PROBLEM - Please pull out every line of the rows below that contains the string "instances". Case counts.

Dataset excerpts
※ ※ ※

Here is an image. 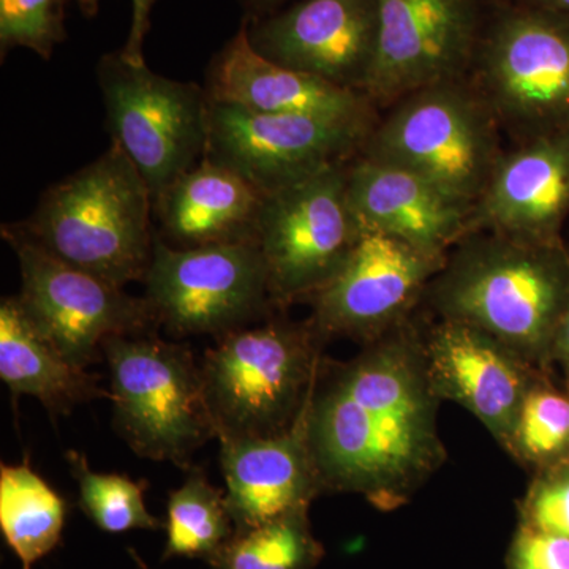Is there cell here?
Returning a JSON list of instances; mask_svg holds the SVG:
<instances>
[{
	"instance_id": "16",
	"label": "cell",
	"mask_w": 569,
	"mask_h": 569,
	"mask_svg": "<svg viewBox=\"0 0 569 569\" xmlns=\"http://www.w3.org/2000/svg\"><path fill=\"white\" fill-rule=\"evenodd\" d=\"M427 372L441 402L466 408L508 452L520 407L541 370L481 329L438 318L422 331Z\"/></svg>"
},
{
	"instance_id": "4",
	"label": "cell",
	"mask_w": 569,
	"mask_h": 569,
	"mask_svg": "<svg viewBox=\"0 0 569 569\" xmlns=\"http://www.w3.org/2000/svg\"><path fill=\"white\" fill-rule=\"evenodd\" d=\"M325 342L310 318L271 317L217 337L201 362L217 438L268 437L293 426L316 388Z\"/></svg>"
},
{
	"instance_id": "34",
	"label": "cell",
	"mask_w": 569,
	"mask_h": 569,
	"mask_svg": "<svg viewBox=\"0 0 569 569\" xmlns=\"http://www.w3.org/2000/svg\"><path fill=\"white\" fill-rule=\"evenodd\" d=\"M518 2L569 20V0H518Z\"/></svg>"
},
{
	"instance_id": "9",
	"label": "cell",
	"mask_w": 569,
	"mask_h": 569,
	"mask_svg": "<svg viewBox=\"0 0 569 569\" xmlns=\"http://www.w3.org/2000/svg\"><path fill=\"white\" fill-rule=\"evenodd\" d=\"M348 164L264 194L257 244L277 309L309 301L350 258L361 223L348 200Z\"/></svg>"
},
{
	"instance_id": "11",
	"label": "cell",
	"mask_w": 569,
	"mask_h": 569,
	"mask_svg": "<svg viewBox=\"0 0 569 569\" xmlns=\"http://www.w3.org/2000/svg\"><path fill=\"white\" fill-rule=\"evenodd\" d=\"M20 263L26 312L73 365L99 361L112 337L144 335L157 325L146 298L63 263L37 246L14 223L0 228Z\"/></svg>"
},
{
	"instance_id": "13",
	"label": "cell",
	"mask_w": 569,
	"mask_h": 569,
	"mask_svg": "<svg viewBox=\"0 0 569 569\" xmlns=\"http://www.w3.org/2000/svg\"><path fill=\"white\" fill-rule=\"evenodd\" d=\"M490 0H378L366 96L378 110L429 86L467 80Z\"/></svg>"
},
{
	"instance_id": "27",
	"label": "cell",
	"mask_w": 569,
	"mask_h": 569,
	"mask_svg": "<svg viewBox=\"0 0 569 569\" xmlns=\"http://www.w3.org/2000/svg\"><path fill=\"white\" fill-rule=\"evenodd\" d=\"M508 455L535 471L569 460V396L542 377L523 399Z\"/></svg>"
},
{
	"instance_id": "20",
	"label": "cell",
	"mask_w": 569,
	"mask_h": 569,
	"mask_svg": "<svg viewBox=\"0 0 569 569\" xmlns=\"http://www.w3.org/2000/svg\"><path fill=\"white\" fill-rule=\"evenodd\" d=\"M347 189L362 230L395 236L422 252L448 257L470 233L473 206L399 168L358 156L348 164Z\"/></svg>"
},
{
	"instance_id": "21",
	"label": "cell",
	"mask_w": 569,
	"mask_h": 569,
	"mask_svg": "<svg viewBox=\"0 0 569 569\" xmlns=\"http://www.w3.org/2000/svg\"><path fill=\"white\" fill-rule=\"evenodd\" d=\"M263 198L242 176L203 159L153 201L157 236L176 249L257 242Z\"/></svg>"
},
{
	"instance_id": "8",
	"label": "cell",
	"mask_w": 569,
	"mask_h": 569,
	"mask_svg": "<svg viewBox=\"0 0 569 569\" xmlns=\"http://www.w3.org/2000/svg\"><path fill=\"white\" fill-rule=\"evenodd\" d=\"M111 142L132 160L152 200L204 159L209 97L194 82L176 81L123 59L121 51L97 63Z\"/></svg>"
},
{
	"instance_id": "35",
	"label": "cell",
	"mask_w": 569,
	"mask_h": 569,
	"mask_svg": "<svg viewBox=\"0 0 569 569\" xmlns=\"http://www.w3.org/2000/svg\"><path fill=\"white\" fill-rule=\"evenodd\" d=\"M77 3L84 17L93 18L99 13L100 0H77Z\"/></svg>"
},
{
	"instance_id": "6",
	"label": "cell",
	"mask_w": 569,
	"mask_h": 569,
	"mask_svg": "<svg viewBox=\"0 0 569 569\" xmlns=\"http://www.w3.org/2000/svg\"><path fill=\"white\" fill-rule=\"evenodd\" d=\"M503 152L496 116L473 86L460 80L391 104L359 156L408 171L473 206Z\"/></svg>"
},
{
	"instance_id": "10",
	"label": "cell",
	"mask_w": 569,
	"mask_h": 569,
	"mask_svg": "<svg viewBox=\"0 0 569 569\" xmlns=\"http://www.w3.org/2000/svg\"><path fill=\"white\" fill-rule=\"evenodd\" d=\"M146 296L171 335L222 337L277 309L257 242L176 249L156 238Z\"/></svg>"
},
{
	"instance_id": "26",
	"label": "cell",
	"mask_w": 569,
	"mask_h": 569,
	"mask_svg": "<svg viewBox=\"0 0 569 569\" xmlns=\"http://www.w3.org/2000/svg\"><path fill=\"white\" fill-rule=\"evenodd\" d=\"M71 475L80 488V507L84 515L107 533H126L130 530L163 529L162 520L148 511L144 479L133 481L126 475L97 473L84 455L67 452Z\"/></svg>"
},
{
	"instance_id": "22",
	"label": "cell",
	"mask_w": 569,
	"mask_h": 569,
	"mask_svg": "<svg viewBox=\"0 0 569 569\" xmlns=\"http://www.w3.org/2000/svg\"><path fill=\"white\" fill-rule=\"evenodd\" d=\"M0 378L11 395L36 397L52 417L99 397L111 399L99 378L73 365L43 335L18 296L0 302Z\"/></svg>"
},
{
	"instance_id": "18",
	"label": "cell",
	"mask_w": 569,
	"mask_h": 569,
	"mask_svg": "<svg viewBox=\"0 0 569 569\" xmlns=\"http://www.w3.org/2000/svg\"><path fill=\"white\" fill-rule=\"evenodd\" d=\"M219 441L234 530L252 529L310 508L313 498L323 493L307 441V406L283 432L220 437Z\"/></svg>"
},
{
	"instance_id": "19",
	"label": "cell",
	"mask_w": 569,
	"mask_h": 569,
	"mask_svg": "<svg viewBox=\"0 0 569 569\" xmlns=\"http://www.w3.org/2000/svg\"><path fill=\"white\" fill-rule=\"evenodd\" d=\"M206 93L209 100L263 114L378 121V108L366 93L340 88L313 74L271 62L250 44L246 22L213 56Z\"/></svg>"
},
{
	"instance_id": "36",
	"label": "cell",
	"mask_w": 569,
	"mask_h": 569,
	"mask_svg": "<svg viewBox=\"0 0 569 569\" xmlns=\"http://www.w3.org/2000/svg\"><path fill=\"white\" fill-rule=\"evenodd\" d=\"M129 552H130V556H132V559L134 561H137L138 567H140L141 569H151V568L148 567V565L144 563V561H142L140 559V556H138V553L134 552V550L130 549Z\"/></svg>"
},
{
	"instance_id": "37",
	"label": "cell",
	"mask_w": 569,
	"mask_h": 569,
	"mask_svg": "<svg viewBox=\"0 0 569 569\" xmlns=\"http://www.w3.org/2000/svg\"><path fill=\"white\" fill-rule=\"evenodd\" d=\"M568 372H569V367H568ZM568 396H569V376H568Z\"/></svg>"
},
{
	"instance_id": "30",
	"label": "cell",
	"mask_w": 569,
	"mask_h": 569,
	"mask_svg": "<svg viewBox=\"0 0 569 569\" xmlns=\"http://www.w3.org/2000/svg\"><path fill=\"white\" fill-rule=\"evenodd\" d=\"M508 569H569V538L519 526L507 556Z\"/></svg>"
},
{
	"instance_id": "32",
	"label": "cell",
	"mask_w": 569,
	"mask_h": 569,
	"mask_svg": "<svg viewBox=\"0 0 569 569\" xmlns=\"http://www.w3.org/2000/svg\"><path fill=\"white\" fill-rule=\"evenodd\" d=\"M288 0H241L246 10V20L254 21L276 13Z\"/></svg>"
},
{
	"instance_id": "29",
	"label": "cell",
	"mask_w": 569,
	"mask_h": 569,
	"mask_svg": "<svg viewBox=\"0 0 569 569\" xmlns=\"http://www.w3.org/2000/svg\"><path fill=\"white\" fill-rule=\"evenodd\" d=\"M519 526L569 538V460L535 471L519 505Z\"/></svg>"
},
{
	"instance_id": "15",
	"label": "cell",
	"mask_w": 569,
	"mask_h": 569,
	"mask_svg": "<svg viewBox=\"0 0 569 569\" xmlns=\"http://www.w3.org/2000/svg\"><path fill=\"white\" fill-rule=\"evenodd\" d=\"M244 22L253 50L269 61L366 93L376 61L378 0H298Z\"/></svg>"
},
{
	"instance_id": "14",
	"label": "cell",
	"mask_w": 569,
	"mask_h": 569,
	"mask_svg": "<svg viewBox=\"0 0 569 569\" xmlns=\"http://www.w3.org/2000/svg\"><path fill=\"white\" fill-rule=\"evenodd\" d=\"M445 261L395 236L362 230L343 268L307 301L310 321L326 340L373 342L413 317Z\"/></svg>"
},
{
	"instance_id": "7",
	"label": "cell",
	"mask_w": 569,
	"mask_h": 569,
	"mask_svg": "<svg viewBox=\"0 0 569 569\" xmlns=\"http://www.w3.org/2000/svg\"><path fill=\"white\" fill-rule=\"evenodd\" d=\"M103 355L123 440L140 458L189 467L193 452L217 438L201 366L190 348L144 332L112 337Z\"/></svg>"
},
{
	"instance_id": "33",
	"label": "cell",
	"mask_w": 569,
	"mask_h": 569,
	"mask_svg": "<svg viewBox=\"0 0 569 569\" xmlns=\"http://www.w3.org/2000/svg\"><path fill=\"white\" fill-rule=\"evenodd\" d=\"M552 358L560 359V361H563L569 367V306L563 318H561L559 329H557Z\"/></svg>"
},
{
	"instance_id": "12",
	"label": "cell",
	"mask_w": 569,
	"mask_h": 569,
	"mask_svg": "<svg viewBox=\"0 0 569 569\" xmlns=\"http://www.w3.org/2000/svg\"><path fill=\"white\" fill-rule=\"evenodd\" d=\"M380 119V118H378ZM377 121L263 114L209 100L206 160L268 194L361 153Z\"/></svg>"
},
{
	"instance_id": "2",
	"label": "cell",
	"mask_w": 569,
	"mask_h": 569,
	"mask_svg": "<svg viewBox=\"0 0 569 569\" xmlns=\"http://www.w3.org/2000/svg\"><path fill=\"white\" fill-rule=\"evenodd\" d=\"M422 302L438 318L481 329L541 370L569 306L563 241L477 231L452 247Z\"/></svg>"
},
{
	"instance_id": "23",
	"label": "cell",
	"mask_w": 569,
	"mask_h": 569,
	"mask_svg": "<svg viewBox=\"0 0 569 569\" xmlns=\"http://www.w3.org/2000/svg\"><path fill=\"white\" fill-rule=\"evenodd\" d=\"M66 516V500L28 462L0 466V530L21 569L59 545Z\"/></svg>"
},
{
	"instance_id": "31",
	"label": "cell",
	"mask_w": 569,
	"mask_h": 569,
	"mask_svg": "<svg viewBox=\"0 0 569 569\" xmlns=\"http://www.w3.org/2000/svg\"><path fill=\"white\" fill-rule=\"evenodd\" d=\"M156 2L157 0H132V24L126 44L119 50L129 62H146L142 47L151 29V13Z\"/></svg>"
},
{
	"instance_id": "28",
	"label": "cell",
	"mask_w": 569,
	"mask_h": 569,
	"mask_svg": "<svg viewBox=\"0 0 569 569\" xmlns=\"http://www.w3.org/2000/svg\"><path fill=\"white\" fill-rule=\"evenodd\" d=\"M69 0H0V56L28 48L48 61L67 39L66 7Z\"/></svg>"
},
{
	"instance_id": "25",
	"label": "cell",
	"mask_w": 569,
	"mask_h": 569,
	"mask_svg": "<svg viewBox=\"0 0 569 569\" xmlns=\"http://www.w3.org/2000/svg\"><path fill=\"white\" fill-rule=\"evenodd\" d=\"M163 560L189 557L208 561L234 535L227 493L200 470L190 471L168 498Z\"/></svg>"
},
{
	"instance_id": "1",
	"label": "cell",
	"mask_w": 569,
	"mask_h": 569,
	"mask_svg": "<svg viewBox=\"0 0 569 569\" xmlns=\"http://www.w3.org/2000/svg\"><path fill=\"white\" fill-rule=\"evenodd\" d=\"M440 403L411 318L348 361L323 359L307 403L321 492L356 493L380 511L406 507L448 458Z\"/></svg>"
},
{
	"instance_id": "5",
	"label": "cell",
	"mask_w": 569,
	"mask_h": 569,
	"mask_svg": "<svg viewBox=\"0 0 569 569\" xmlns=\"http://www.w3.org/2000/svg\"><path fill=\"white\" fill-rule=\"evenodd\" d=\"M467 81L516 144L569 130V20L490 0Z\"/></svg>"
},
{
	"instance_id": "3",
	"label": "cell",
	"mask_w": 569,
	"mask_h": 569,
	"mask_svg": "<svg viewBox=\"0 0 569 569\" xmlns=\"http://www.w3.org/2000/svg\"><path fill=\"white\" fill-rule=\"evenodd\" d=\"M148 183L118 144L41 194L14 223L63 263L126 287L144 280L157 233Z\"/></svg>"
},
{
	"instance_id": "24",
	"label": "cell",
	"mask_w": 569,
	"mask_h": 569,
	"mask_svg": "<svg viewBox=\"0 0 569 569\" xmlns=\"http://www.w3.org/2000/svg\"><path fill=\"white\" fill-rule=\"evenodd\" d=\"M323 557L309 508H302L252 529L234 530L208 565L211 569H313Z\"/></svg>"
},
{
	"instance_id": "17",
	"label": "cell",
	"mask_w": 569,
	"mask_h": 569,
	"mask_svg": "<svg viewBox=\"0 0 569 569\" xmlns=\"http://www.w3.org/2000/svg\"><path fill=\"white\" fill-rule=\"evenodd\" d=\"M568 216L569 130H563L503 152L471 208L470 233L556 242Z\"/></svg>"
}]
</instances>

※ ※ ※

RESULT -
Returning a JSON list of instances; mask_svg holds the SVG:
<instances>
</instances>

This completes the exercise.